This gen of asic might run longer than the last two? People seem to be building out their farms for the 12.5 btc era right now. Some of the older gear will turn off for the halving but it will be outpaced by new gear coming on. Ramping the difficulty all at once has a habit of deterring competition (especially from the small guys), which means greater profitability during the lifetime of the hardware (optimistically 3 years).
Expect more of this stuff:
https://megabigpower.com/indexProvide financing to fill out a current warehouse, or if you have a space, they'll provide and install the hardware, you split revenue 50:50.
Short term things are fine, long term's a little more dicey. I see 4 major options.
1. Block size and number of tx raises, continuing the low cost value transfer attribute of today.

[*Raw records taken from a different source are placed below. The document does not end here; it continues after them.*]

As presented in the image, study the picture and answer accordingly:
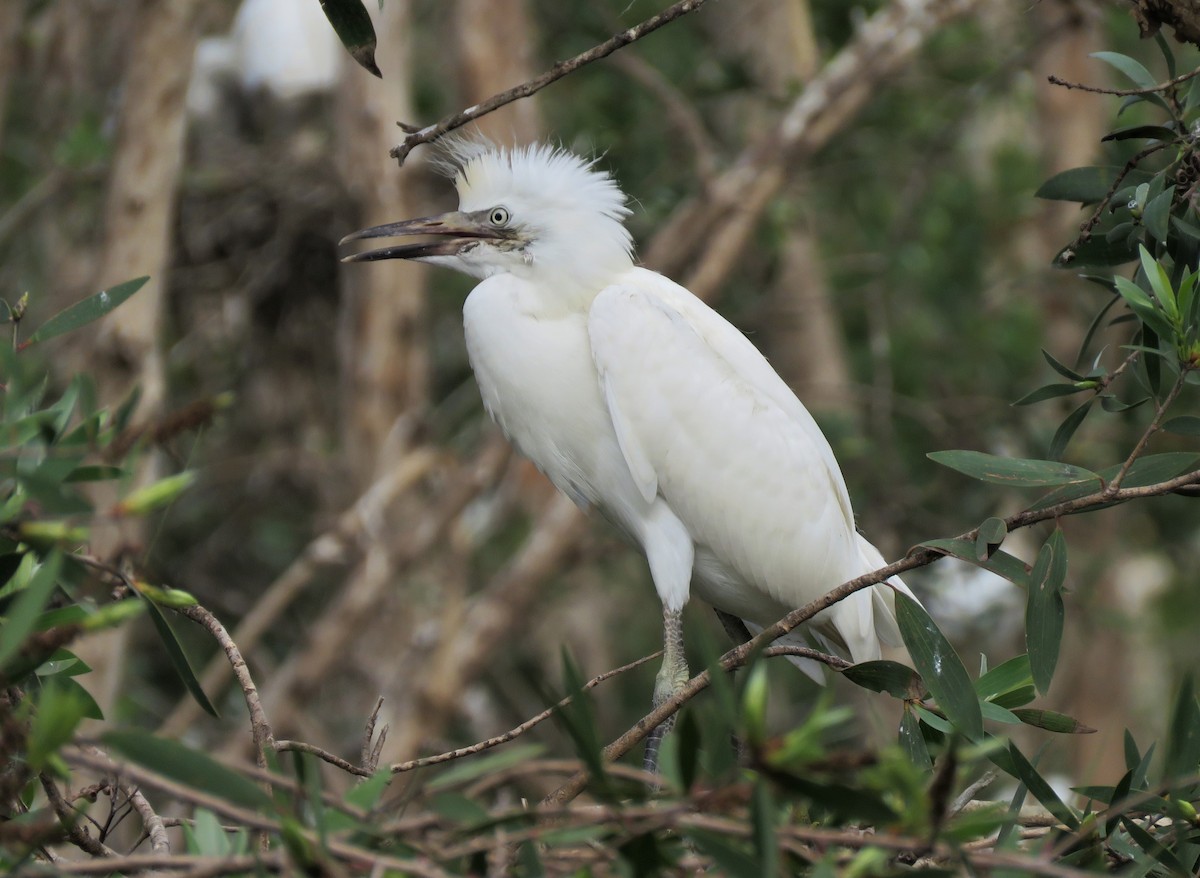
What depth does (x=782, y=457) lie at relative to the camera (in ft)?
10.2

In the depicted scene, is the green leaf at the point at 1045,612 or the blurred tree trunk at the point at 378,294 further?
the blurred tree trunk at the point at 378,294

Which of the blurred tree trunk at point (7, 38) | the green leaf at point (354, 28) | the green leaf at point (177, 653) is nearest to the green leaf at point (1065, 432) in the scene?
the green leaf at point (354, 28)

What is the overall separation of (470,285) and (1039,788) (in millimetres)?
5764

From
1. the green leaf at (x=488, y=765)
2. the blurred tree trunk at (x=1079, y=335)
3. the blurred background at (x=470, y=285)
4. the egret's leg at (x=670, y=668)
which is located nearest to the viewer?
the green leaf at (x=488, y=765)

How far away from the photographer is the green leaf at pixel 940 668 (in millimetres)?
1937

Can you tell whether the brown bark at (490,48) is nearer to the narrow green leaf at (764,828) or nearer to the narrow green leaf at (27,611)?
the narrow green leaf at (27,611)

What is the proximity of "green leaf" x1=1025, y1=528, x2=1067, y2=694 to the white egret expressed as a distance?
94 centimetres

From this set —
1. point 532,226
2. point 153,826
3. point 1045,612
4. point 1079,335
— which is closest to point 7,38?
point 532,226

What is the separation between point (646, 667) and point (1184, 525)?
3.15 metres

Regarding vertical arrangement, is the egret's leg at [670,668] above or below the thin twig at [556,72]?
below

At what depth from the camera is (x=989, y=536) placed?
189cm

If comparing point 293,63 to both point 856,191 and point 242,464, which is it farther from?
point 856,191

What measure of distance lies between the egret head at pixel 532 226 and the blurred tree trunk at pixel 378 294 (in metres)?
3.00

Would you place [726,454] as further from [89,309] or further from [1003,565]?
[89,309]
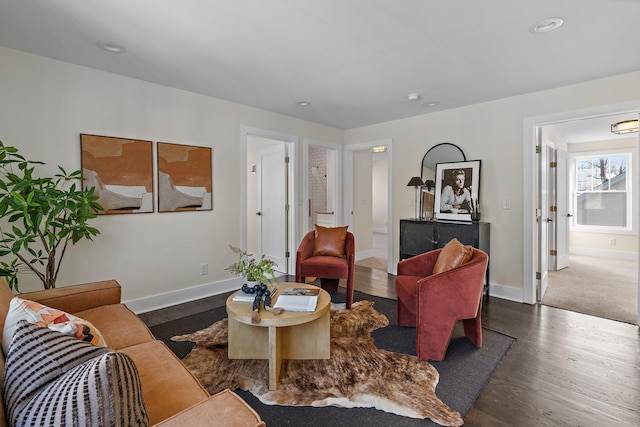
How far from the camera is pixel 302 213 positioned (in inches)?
A: 188

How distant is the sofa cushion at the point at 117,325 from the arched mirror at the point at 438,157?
3.79 m

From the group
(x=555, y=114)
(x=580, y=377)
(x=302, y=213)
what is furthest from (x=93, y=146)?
(x=555, y=114)

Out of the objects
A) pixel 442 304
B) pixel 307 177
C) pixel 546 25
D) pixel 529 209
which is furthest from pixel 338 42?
pixel 529 209

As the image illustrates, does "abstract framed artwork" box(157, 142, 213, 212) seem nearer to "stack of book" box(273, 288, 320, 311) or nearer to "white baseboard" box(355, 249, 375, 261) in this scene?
"stack of book" box(273, 288, 320, 311)

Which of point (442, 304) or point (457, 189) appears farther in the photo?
point (457, 189)

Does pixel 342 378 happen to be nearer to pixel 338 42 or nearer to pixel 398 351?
pixel 398 351

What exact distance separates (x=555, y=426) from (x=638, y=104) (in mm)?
2992

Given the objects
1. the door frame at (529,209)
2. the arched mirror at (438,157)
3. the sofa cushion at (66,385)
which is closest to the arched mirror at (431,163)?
the arched mirror at (438,157)

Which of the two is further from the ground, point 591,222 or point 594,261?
point 591,222

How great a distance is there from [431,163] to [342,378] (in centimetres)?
324

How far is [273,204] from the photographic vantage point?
194 inches

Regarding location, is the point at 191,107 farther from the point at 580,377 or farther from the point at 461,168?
the point at 580,377

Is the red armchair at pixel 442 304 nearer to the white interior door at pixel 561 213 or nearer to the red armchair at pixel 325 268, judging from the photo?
the red armchair at pixel 325 268

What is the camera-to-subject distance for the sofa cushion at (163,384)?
3.60 feet
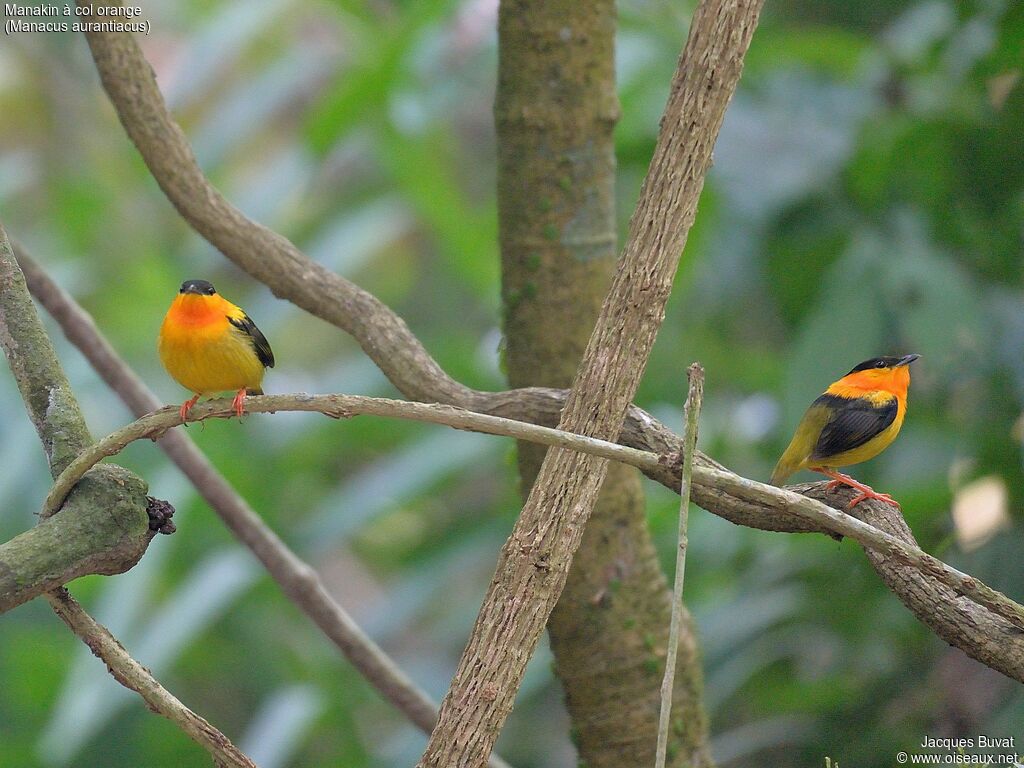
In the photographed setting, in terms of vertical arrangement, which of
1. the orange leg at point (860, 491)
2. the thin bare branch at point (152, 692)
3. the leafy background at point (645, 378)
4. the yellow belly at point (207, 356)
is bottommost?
the thin bare branch at point (152, 692)

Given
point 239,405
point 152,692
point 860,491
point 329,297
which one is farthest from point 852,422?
point 152,692

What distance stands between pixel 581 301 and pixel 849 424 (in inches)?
36.5

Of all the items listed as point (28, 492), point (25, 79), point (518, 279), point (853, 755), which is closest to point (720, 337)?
point (853, 755)

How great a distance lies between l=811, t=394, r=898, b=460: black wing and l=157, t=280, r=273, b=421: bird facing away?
149 centimetres

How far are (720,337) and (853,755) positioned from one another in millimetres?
3053

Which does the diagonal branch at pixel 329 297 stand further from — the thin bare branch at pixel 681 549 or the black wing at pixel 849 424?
the thin bare branch at pixel 681 549

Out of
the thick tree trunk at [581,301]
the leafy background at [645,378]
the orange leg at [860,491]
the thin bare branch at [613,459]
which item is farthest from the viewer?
the leafy background at [645,378]

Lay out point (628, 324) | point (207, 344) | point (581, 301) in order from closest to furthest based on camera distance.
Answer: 1. point (628, 324)
2. point (207, 344)
3. point (581, 301)

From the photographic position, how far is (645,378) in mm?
5863

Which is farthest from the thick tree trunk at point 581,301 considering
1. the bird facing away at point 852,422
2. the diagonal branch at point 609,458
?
the diagonal branch at point 609,458

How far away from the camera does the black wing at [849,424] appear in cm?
290

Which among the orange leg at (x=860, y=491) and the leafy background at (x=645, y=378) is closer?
the orange leg at (x=860, y=491)

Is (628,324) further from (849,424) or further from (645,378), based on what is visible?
(645,378)

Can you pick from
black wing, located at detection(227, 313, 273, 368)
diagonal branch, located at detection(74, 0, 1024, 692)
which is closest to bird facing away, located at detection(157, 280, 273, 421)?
black wing, located at detection(227, 313, 273, 368)
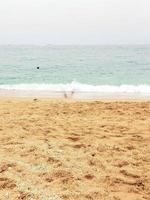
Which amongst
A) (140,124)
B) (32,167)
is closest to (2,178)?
(32,167)

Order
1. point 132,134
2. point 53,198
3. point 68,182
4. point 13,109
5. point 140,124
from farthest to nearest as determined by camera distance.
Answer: point 13,109 < point 140,124 < point 132,134 < point 68,182 < point 53,198

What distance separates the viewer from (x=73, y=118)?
315 inches

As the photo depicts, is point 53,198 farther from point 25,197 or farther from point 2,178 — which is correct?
point 2,178

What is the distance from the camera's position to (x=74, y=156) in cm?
516

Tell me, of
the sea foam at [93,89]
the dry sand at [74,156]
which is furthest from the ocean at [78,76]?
the dry sand at [74,156]

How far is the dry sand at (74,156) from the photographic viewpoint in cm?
407

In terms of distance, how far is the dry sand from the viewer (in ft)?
13.4

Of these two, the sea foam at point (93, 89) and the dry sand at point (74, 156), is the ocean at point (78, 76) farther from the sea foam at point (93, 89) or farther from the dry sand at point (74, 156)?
the dry sand at point (74, 156)

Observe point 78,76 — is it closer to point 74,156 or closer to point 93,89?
point 93,89

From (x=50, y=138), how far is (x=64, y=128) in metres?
0.81

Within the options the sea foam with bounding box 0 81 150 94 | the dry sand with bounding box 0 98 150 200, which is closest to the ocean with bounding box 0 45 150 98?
the sea foam with bounding box 0 81 150 94

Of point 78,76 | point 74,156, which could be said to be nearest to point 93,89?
point 78,76

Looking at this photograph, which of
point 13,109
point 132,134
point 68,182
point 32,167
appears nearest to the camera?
point 68,182

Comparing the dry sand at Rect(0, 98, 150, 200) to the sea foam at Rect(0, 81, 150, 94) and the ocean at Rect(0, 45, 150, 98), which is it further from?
the ocean at Rect(0, 45, 150, 98)
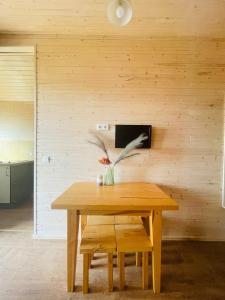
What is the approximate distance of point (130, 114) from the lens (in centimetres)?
333

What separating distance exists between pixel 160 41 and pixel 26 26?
5.85ft

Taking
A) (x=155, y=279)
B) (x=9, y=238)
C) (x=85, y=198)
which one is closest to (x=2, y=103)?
(x=9, y=238)

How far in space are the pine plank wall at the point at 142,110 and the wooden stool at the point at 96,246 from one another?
112cm

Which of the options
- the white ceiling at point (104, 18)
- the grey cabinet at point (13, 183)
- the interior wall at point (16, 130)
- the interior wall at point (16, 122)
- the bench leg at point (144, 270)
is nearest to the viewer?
the bench leg at point (144, 270)

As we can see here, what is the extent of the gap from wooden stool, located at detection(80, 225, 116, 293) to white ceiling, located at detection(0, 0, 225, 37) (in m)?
2.42

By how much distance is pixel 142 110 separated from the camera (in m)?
3.33

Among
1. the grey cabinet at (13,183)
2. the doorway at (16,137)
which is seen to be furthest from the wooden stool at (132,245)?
the grey cabinet at (13,183)

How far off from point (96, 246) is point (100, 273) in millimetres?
577

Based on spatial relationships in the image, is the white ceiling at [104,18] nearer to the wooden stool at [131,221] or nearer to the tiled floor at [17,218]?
the wooden stool at [131,221]

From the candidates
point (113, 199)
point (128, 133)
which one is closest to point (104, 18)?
point (128, 133)

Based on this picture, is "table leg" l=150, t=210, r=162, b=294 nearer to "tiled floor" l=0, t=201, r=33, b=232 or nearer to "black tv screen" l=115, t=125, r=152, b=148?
"black tv screen" l=115, t=125, r=152, b=148

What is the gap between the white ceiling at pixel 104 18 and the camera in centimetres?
264

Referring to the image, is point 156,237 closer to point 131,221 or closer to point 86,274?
point 131,221

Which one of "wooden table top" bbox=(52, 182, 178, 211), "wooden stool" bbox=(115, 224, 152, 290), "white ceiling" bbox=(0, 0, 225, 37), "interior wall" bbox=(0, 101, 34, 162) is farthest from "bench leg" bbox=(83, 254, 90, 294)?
"interior wall" bbox=(0, 101, 34, 162)
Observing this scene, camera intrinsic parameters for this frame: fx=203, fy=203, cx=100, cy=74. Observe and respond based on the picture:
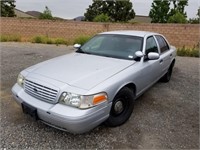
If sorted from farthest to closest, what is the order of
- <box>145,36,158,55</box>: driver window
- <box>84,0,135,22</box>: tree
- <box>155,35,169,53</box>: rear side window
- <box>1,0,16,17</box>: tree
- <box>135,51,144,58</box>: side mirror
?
<box>84,0,135,22</box>: tree → <box>1,0,16,17</box>: tree → <box>155,35,169,53</box>: rear side window → <box>145,36,158,55</box>: driver window → <box>135,51,144,58</box>: side mirror

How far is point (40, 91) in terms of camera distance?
8.75 ft

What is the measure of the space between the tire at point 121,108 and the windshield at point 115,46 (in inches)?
28.9

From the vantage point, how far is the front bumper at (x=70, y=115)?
7.77 ft

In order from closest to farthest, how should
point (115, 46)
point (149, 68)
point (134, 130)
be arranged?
point (134, 130)
point (149, 68)
point (115, 46)

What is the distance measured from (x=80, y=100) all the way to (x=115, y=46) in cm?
170

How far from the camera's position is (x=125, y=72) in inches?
120

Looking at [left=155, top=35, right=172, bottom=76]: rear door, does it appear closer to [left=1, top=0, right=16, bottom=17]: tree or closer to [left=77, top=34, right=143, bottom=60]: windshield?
[left=77, top=34, right=143, bottom=60]: windshield

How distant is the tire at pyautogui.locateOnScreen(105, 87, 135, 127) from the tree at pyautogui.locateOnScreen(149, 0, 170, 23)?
1236 inches

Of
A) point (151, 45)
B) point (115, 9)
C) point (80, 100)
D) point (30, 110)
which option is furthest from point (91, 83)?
point (115, 9)

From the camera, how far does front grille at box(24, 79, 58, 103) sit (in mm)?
2559

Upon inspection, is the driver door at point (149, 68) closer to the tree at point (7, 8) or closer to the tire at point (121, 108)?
the tire at point (121, 108)

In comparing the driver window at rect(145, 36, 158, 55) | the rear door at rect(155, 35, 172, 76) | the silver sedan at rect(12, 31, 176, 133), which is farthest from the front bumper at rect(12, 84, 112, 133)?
the rear door at rect(155, 35, 172, 76)

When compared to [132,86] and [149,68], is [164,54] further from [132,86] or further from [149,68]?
[132,86]

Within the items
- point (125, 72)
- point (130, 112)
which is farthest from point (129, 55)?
point (130, 112)
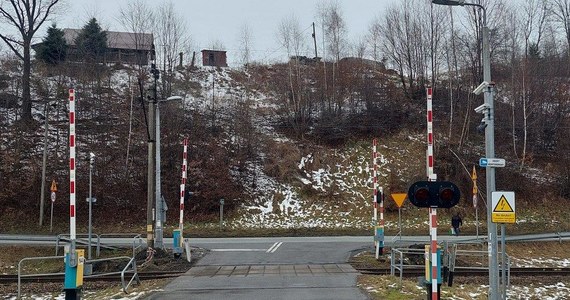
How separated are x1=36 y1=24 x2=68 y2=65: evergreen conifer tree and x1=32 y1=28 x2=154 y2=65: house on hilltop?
2.19 feet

Miners chose appropriate block sizes to maximize profit along their demand and supply curves.
2. Relatively the same amount of hodlers as exist today are fine with $3-7 fees per tx. Former payment users are (partially?) replaced by digital-goldbugs. Bitcoin stays around the same size in terms of market cap, maybe grow some or shrink some, nothing fatal.
3. Payment channels emerge from vapor stage, the added complexity and need of opening channels by locking up some btc isn't an impediment to network growth... Large fees are paid when these scripted arrangements are settled to the blockchain. Although LN is open source and free... Blockstream is added to the s&p 500 somehow.
4. (3.) doesn't really work. Former users of btc migrate to competing options, some hodlers tuck away the private keys and hope for the best, some muck (or have mucked) their hands and move(d) on.